__EXERCISE INSTRUCTIONS__: Copy the listing that follows, line for line, without a single difference.

__PROVIDED INFORMATION__:
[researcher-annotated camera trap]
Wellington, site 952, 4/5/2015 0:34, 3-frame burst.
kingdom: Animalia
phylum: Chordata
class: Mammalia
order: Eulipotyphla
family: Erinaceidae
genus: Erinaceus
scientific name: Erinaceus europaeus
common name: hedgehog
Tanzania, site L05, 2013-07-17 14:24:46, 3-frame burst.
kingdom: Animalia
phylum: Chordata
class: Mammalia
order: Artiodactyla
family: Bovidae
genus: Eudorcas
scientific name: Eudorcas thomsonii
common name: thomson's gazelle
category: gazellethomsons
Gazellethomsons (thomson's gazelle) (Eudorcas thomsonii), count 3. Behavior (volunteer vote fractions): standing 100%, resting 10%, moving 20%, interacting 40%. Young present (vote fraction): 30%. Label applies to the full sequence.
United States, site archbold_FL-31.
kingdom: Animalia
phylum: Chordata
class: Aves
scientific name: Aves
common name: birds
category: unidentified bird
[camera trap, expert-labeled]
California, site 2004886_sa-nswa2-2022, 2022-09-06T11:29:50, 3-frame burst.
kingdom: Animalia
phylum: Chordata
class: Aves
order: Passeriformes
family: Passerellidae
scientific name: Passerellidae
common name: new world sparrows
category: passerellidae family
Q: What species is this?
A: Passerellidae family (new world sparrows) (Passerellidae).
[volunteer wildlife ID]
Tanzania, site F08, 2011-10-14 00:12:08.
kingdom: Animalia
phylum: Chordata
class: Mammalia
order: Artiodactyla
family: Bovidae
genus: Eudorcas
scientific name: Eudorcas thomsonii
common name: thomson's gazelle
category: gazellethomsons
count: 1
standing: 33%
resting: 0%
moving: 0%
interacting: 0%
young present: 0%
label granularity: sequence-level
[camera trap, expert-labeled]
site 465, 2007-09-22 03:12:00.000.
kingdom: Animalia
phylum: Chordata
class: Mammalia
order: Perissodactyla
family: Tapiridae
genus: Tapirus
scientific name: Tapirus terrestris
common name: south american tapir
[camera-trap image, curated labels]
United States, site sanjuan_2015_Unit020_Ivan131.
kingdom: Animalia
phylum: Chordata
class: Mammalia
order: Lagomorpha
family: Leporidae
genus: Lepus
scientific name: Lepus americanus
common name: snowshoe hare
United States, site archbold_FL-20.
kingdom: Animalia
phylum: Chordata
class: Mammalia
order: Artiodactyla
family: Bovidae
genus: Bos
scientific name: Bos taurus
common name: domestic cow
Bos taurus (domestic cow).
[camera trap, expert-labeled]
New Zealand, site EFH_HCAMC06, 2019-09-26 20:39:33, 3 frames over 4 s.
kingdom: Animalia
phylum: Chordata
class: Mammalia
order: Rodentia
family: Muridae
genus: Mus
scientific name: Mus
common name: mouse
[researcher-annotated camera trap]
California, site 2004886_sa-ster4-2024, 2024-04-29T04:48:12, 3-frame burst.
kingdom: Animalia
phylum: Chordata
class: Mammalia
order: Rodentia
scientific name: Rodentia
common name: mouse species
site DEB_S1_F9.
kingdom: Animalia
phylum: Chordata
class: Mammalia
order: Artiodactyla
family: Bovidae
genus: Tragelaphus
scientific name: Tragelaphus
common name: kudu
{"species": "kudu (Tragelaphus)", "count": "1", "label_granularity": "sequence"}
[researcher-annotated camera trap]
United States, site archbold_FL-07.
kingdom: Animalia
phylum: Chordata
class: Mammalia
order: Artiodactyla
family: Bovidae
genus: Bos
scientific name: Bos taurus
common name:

__RESULT FOR THIS TASK__:
[researcher-annotated camera trap]
Wellington, site 952, 4/5/2015 0:34, 3-frame burst.
kingdom: Animalia
phylum: Chordata
class: Mammalia
order: Eulipotyphla
family: Erinaceidae
genus: Erinaceus
scientific name: Erinaceus europaeus
common name: hedgehog
Tanzania, site L05, 2013-07-17 14:24:46, 3-frame burst.
kingdom: Animalia
phylum: Chordata
class: Mammalia
order: Artiodactyla
family: Bovidae
genus: Eudorcas
scientific name: Eudorcas thomsonii
common name: thomson's gazelle
category: gazellethomsons
Gazellethomsons (thomson's gazelle) (Eudorcas thomsonii), count 3. Behavior (volunteer vote fractions): standing 100%, resting 10%, moving 20%, interacting 40%. Young present (vote fraction): 30%. Label applies to the full sequence.
United States, site archbold_FL-31.
kingdom: Animalia
phylum: Chordata
class: Aves
scientific name: Aves
common name: birds
category: unidentified bird
[camera trap, expert-labeled]
California, site 2004886_sa-nswa2-2022, 2022-09-06T11:29:50, 3-frame burst.
kingdom: Animalia
phylum: Chordata
class: Aves
order: Passeriformes
family: Passerellidae
scientific name: Passerellidae
common name: new world sparrows
category: passerellidae family
Q: What species is this?
A: Passerellidae family (new world sparrows) (Passerellidae).
[volunteer wildlife ID]
Tanzania, site F08, 2011-10-14 00:12:08.
kingdom: Animalia
phylum: Chordata
class: Mammalia
order: Artiodactyla
family: Bovidae
genus: Eudorcas
scientific name: Eudorcas thomsonii
common name: thomson's gazelle
category: gazellethomsons
count: 1
standing: 33%
resting: 0%
moving: 0%
interacting: 0%
young present: 0%
label granularity: sequence-level
[camera trap, expert-labeled]
site 465, 2007-09-22 03:12:00.000.
kingdom: Animalia
phylum: Chordata
class: Mammalia
order: Perissodactyla
family: Tapiridae
genus: Tapirus
scientific name: Tapirus terrestris
common name: south american tapir
[camera-trap image, curated labels]
United States, site sanjuan_2015_Unit020_Ivan131.
kingdom: Animalia
phylum: Chordata
class: Mammalia
order: Lagomorpha
family: Leporidae
genus: Lepus
scientific name: Lepus americanus
common name: snowshoe hare
United States, site archbold_FL-20.
kingdom: Animalia
phylum: Chordata
class: Mammalia
order: Artiodactyla
family: Bovidae
genus: Bos
scientific name: Bos taurus
common name: domestic cow
Bos taurus (domestic cow).
[camera trap, expert-labeled]
New Zealand, site EFH_HCAMC06, 2019-09-26 20:39:33, 3 frames over 4 s.
kingdom: Animalia
phylum: Chordata
class: Mammalia
order: Rodentia
family: Muridae
genus: Mus
scientific name: Mus
common name: mouse
[researcher-annotated camera trap]
California, site 2004886_sa-ster4-2024, 2024-04-29T04:48:12, 3-frame burst.
kingdom: Animalia
phylum: Chordata
class: Mammalia
order: Rodentia
scientific name: Rodentia
common name: mouse species
site DEB_S1_F9.
kingdom: Animalia
phylum: Chordata
class: Mammalia
order: Artiodactyla
family: Bovidae
genus: Tragelaphus
scientific name: Tragelaphus
common name: kudu
{"species": "kudu (Tragelaphus)", "count": "1", "label_granularity": "sequence"}
[researcher-annotated camera trap]
United States, site archbold_FL-07.
kingdom: Animalia
phylum: Chordata
class: Mammalia
order: Artiodactyla
family: Bovidae
genus: Bos
scientific name: Bos taurus
common name:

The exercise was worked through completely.